Page excerpt =
[REBOL] Re: FW: Re: [append][series]Appending to a series of strings
From: joel:neely:fedex at: 20-Nov-2003 13:22
Hi, Ladislav,
Actually, it's not faster (for sufficiently large cases). See below.
Ladislav Mecir wrote:
> Hi, my solution using Parse (I think, that it is much faster, than
> other solutions):
>
I did a bit of benchmarking with functions that use each of the three
strategies to generate a block of answers (value/count pairs). I'll
include those functions at the end, in case anyone wants to verify
that I didn't mangle any code.
Using a SCORES block of random numbers between 0 and 100 (inclusive),
the iterative version scales up better than the parse-based version
as the size of the SCORES block increases (all times in seconds):
size iterative remove-each parse-based
1000 1E-2 0.28 0
10000 0.351 2.874 0.24
100000 3.024 36.813 4.637
200000 4.787 -- 4.556
300000 6.74 -- 6.94
400000 8.832 -- 14.371
500000 11.887 -- 18.517
1000000 21.891 -- 39.227
I gave up VERY quickly on the remove-each-based version; it gets
eaten alive by memory management overhead.

Short task 1 =
Answer these questions about the forum post:
(a) What range do the random numbers in the SCORES block span?
(b) How many seconds did the remove-each version take at a size of 100000?
(c) According to the post, what overhead eats alive the remove-each-based version?

Data to process =
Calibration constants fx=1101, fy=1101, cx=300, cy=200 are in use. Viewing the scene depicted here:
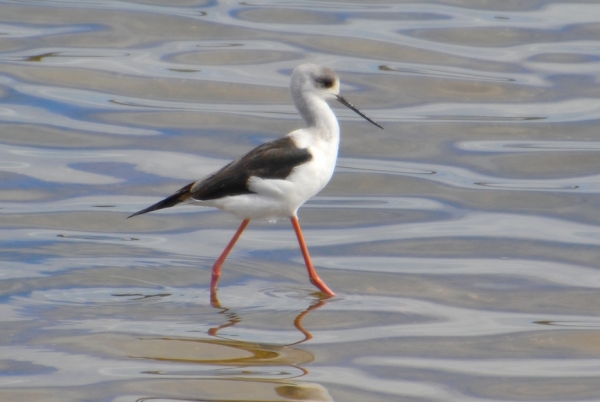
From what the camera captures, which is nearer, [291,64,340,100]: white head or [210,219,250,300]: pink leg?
[210,219,250,300]: pink leg

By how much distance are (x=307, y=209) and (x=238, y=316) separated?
99.2 inches

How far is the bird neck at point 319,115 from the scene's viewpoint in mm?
6777

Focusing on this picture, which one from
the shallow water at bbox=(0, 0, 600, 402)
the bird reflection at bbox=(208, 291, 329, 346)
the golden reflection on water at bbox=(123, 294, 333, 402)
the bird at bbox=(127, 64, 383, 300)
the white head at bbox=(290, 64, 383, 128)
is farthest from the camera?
the white head at bbox=(290, 64, 383, 128)

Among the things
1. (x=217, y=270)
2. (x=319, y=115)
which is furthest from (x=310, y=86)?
(x=217, y=270)

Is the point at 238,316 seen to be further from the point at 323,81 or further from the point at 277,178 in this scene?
the point at 323,81

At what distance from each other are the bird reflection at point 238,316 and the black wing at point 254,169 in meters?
0.63

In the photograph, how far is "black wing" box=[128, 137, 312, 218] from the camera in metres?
6.53

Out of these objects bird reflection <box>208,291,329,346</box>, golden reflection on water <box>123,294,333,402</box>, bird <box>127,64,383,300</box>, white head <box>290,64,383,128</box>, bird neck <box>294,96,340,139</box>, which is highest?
white head <box>290,64,383,128</box>

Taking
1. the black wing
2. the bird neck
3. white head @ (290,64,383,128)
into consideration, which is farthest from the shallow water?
white head @ (290,64,383,128)

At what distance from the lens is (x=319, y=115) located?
6832 millimetres

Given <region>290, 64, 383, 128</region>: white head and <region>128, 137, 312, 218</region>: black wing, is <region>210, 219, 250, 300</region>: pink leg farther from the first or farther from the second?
<region>290, 64, 383, 128</region>: white head

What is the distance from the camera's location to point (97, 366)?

Short task 2 = Reproduce the records verbatim, starting at the line that contains "Out of these" and continuing through the end of the records.

Reply 1 =
(a) Between 0 and 100, inclusive.
(b) 36.813 seconds.
(c) Memory management overhead.

Reply 2 =
Out of these objects bird reflection <box>208,291,329,346</box>, golden reflection on water <box>123,294,333,402</box>, bird <box>127,64,383,300</box>, white head <box>290,64,383,128</box>, bird neck <box>294,96,340,139</box>, which is highest?
white head <box>290,64,383,128</box>

Taking
1. the black wing
2. the bird neck
3. white head @ (290,64,383,128)
into consideration, which is farthest from the shallow water?
white head @ (290,64,383,128)

At what distance from the lens is (x=319, y=115) located?
6832 millimetres

Given <region>290, 64, 383, 128</region>: white head and <region>128, 137, 312, 218</region>: black wing, is <region>210, 219, 250, 300</region>: pink leg farther from the first or farther from the second?
<region>290, 64, 383, 128</region>: white head

What is the distance from the camera's location to point (97, 366)?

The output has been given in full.